Big Number Conversions

QCBOR provides a number of decode functions that can convert big numbers to other representations like floating point. For example, see QCBORDecode_GetDoubleConvertAll().

Note also that QCBORDecode_ProcessBigNumber() can convert integers to big numbers. It will work even if the protocol item is never supposed to be a big number. It will just happily convert any type 0 or type 1 CBOR integer to a big number.

Backwards Compatibility with QCBOR v1

QCBOR v1 supports only the minimal pass through processing of big numbers, not the offset of one for negative values or the big number specific preferred serialization. The main functions in v1 are QCBOREncode_AddTPositiveBignum(), QCBOREncode_AddTNegativeBignum() and QCBORDecode_GetBignum(). These are equivalent to QCBOREncode_AddTBigNumberRaw() and QCBORDecode_GetTBigNumberRaw().

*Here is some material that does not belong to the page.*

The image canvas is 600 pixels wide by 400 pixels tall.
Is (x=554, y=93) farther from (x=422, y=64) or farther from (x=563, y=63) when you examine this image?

Also, in v1 @ref CBOR_TAG_POS_BIGNUM and @ref CBOR_TAG_NEG_BIGNUM are always processed into a @ref QCBORItem of type @ref QCBOR_TYPE_POSBIGNUM and @ref QCBOR_TYPE_NEGBIGNUM by an equivalent of QCBORDecode_StringsTagCB.

All the v1 methods for big numbers such as QCBOREncode_AddTPositiveBignum() and QCBORDecode_GetBignum() are fully supported in v2. When QCBORDecode_StringsTagCB() is installed for tags 2 and 3 such as by calling QCBORDecode_CompatibilityV1(), QCBOR v2 big number behavior is 100% backwards compatible.